Written task
Transcribe verbatim every line from the line containing "In your assessment, is" to the end of the entries, including both endpoints. Output nothing beyond those lines.

====

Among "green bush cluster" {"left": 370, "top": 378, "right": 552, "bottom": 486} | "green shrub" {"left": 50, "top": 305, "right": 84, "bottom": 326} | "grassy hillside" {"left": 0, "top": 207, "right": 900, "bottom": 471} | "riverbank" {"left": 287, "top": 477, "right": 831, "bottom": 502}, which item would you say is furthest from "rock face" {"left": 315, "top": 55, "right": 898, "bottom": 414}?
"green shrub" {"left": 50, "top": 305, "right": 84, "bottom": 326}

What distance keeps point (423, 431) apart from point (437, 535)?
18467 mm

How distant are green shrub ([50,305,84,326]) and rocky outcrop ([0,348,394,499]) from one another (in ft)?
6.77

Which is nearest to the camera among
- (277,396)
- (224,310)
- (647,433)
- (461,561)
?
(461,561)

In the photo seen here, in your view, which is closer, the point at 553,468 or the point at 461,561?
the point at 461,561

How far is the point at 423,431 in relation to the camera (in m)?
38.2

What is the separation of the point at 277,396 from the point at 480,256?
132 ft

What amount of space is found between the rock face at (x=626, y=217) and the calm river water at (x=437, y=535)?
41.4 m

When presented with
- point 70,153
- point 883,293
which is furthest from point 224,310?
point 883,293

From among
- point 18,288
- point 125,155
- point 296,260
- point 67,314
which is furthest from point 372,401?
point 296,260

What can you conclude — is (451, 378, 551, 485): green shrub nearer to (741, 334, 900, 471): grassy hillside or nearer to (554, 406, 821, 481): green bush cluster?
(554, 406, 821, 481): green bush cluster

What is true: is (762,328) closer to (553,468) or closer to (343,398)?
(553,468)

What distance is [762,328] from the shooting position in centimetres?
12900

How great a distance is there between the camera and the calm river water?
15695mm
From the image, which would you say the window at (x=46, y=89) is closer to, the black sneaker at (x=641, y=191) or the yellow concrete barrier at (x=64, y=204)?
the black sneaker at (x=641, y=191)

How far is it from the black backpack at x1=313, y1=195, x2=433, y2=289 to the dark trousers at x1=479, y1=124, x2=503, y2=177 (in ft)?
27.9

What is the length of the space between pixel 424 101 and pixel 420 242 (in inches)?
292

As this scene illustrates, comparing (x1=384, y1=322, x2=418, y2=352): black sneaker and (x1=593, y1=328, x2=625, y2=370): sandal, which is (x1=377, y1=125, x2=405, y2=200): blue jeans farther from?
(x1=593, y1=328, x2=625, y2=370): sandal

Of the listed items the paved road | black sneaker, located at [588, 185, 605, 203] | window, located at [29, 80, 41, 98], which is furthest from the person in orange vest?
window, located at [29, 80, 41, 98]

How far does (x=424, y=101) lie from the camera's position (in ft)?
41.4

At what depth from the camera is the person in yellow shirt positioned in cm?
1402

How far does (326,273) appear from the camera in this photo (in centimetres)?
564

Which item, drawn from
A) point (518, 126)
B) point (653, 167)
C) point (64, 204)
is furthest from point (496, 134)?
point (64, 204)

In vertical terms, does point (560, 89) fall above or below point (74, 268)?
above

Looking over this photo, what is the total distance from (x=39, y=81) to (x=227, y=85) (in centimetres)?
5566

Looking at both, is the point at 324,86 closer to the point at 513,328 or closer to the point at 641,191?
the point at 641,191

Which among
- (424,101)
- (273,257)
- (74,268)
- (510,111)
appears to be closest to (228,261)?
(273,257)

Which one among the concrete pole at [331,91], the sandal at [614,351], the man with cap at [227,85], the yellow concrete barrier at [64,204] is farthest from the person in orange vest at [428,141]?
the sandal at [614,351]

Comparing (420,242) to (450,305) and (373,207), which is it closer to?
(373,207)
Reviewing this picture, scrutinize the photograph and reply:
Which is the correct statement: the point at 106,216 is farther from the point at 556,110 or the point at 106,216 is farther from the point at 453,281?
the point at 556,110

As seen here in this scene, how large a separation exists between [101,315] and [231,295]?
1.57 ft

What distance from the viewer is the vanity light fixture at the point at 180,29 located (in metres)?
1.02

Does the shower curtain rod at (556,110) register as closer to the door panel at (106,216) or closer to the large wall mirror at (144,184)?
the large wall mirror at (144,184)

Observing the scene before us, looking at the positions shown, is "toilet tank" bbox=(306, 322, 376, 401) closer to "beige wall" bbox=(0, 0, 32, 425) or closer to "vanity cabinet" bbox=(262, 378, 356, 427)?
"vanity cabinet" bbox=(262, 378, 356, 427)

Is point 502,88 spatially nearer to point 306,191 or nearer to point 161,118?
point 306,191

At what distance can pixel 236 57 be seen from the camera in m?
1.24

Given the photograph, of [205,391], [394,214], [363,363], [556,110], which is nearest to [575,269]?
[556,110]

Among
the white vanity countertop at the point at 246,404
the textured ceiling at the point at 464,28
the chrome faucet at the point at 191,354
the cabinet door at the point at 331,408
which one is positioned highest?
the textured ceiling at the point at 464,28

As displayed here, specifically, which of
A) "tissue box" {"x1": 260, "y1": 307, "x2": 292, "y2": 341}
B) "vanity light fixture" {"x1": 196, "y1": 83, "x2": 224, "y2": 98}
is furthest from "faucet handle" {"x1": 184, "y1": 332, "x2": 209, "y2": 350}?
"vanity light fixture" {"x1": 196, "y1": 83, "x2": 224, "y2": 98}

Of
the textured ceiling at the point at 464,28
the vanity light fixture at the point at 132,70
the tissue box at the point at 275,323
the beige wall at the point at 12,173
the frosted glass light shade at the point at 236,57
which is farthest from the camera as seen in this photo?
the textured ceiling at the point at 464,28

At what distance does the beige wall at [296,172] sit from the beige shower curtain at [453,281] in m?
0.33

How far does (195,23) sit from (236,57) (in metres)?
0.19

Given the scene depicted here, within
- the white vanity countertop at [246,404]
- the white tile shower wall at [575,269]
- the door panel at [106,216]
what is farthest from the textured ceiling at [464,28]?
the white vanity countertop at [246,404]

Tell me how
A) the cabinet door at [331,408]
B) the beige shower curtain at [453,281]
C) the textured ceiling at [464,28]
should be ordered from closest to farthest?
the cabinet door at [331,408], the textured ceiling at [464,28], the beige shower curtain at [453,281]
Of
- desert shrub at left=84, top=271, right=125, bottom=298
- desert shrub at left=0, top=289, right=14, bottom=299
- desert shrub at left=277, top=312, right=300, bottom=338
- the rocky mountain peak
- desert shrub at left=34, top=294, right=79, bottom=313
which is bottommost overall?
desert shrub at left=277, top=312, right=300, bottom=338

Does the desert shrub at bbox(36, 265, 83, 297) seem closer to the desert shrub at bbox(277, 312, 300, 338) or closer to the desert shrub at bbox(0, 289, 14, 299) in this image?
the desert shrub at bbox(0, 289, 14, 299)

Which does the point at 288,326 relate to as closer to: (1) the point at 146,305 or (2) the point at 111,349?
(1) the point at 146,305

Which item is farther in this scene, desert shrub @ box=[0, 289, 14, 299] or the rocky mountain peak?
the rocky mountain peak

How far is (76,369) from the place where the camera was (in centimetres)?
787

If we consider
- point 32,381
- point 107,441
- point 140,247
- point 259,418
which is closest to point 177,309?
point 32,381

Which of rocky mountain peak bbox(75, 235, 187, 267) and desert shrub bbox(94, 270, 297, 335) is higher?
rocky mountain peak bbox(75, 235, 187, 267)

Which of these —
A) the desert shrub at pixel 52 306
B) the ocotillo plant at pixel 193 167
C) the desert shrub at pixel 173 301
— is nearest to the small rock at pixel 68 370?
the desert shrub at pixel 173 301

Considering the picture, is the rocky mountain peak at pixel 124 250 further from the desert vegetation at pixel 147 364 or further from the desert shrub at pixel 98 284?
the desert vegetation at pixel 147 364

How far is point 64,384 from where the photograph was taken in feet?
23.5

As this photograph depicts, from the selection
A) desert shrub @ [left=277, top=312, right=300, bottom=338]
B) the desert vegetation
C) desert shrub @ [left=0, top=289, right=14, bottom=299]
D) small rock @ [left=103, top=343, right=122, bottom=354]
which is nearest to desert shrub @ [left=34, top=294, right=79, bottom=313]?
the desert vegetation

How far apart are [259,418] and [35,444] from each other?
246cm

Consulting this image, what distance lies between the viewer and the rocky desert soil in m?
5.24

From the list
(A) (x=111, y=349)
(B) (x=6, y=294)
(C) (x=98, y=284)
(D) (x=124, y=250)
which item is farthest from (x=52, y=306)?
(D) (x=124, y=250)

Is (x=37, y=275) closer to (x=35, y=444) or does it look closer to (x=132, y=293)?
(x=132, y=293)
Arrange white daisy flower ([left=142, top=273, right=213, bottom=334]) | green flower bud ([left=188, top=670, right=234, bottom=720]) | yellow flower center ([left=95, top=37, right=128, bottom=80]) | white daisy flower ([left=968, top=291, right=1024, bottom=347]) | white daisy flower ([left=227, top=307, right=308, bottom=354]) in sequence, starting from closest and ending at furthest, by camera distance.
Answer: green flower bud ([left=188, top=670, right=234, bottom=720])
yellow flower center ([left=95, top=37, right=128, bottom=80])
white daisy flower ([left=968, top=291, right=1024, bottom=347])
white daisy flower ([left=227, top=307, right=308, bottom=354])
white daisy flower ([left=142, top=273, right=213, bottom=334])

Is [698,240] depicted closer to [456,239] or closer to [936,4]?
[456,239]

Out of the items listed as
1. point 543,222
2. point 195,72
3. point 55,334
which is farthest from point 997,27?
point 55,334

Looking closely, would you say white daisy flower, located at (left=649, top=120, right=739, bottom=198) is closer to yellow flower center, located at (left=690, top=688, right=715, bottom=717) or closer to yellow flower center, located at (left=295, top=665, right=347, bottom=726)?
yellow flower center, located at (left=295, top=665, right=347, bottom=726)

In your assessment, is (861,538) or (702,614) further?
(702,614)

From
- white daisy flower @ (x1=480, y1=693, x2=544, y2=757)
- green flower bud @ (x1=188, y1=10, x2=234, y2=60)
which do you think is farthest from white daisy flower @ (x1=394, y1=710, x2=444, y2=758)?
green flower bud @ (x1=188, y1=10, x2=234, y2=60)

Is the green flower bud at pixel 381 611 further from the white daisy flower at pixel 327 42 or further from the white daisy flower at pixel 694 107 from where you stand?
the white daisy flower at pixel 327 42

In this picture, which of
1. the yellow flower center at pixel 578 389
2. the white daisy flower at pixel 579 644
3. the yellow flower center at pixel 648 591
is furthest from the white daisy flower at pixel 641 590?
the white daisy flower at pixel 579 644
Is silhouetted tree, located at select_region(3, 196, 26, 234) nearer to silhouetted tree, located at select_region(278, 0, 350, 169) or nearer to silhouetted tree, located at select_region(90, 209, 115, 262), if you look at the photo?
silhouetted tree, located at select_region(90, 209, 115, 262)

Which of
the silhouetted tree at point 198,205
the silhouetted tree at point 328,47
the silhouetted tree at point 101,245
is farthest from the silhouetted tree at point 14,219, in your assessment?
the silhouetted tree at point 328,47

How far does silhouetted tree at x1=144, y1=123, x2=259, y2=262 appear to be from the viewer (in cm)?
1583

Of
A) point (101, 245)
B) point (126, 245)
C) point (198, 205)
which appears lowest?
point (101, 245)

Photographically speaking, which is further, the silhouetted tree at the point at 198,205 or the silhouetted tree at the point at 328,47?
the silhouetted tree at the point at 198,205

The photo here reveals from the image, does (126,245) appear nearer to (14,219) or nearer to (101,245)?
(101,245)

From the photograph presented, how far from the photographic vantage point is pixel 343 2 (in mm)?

====

Solution below
In your assessment, is (861,538) or (702,614) further?
(702,614)

From
- white daisy flower @ (x1=480, y1=693, x2=544, y2=757)
- green flower bud @ (x1=188, y1=10, x2=234, y2=60)
which do you think is farthest from white daisy flower @ (x1=394, y1=710, x2=444, y2=758)?
green flower bud @ (x1=188, y1=10, x2=234, y2=60)

Is the green flower bud at pixel 381 611 further from the white daisy flower at pixel 327 42 or further from the white daisy flower at pixel 694 107 from where you stand?
the white daisy flower at pixel 327 42

In this picture, which of
1. the yellow flower center at pixel 578 389
2. the white daisy flower at pixel 579 644
3. the yellow flower center at pixel 648 591
is furthest from the white daisy flower at pixel 641 590?
the white daisy flower at pixel 579 644
Is silhouetted tree, located at select_region(3, 196, 26, 234) nearer to silhouetted tree, located at select_region(278, 0, 350, 169) or nearer to silhouetted tree, located at select_region(90, 209, 115, 262), if you look at the photo?
silhouetted tree, located at select_region(90, 209, 115, 262)

Which of
the silhouetted tree at point 198,205
the silhouetted tree at point 328,47
the silhouetted tree at point 101,245
is farthest from the silhouetted tree at point 14,219, in your assessment?
the silhouetted tree at point 328,47

How far does silhouetted tree at x1=144, y1=123, x2=259, y2=262 appear to be from the viewer (in cm)?
1583

Of
A) point (101, 245)
B) point (126, 245)
C) point (198, 205)
which appears lowest?
point (101, 245)

Photographically speaking, which is further, the silhouetted tree at the point at 198,205 or the silhouetted tree at the point at 328,47?
the silhouetted tree at the point at 198,205

The photo here reveals from the image, does (126,245) appear nearer to (14,219) or nearer to (101,245)?
(101,245)

From the photograph presented, how far from the photographic vantage point is pixel 343 2 (in mm)?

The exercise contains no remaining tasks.